It was on to the University of Chicago for graduate work.  It was a yeasty environment for a young writer.  Saul Bellow was a contemporary and with some what similar backgrounds and interests they could not avoid being rivals.  There was also a lively left political scene and the emergence of new and unconventional art forms.  In the year that Roth earned his MA, 1955, the Compass Players, forerunner of Second City launched their improvisational comedy reviews.  Roth, a natural comic himself, absorbed it all. 
One of Roth's earliest appearances in print was a short story in this local Chicago magazine.  He didn't even make a cover mention.
Roth enlisted in the Army that year to avoid being drafted and assigned to unpleasant duty like the infantry.  The Cold War Army was said to be a democratizing experience bringing together young men of different backgrounds for the first time in their lives.  If so, Roth was not enthralled with the experience.  He injured his back during Basic Training and ultimately was given a medical discharge.
The experience became fodder for an early short story, Defender of the Faith, about a tough Jewish Drill Sergeant faced with goldbricking recruits from the Tribe.  Implicit was the suggestion that he himself was one of the malingerers and that perhaps the back injury which was his escape ticket may have been exaggerated.  It was this story in particular that drew the early wrath of his Jewish critics.  

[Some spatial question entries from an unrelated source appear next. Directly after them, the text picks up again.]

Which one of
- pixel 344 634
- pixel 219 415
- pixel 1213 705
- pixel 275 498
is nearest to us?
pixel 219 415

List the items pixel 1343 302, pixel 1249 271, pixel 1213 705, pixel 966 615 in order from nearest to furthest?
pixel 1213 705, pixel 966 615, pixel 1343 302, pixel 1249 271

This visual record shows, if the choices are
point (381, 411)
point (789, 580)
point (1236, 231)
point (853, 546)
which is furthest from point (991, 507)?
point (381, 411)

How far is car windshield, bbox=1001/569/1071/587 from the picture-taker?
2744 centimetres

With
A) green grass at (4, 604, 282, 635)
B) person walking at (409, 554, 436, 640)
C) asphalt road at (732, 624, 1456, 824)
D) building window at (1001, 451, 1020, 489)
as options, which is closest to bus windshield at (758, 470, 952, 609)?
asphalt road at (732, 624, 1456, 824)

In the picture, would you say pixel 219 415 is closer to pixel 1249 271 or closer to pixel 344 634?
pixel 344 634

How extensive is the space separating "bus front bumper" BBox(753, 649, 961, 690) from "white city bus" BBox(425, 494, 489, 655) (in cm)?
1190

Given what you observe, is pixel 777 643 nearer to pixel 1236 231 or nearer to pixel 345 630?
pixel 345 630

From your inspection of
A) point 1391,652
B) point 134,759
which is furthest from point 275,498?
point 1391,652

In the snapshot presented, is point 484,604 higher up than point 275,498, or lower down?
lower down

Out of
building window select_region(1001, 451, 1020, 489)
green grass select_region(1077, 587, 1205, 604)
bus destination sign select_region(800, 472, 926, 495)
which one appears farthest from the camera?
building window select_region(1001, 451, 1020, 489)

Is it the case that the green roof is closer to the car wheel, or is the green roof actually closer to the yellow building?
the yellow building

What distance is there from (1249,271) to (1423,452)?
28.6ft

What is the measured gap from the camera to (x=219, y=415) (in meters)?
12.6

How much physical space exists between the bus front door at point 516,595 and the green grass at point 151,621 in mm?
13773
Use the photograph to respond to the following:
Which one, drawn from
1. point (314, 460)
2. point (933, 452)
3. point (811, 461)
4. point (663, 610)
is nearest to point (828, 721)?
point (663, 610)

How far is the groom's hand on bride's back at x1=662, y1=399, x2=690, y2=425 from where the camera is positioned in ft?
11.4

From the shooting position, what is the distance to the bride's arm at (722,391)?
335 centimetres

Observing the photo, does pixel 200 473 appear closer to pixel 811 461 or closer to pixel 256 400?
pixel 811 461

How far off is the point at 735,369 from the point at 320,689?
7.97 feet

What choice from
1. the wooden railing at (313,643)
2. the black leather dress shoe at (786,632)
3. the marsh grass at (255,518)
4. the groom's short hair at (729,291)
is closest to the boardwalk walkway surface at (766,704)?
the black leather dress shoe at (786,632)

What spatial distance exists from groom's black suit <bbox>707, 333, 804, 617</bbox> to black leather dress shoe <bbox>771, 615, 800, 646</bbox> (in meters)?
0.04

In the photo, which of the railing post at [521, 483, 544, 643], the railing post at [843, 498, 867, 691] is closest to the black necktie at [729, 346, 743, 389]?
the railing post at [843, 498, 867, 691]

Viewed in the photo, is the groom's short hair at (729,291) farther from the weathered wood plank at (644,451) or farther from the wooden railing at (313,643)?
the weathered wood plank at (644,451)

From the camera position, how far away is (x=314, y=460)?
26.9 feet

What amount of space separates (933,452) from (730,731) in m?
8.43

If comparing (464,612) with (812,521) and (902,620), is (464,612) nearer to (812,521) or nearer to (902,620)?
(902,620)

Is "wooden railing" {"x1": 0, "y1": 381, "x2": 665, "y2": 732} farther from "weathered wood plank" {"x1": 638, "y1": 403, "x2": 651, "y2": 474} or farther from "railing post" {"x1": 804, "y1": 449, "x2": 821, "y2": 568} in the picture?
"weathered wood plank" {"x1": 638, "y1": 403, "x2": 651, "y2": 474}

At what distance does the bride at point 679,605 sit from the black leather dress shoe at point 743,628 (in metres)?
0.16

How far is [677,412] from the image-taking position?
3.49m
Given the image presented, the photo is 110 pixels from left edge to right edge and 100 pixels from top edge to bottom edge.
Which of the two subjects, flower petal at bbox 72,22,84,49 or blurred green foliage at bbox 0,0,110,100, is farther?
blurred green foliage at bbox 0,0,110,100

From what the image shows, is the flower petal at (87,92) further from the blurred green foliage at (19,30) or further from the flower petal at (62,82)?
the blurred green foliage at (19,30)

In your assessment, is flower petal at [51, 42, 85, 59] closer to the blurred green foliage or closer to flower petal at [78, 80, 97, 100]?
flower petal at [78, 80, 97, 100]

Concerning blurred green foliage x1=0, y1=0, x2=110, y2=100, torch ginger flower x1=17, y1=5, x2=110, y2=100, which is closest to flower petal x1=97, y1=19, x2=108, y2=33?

Roth as a young writer and academic.
Back in Chicago in 1956 he resumed studies for a doctorate while teaching writing to undergrads. During that year he met a lovely shiksa waitress Margaret Martinson, a single woman with a small child.  He was smitten.  An intense, but often troubled relationship ensued.  At the end of the year he dropped out of the U of C and headed to the University of Iowa to teach in its creative writing program, then emerging as a national flagship for academic instruction of promising young writers.  None the less, Roth was not happy there, perhaps because the semi-rural Midwesterness of Ames was alien to him.  After a while with Martinson in tow he moved on to a similar position at Princeton, another WASP bastion but one with even more prestige.  Everyone who knew him recognized Roth as a comer.
During these years he polished his early short stories and finished his first novella while publishing fiction and reviews in publications including The New Republic.  In 1959 he finally married Martinson, although he would later claim to have been emotionally blackmailed into the wedding.  The same year Goodbye, Columbus and Five Short Stories was published to critical acclaim.  It won the National Book Award for 1960, a notable achievement for a freshman outing and one that put Roth on the literary map.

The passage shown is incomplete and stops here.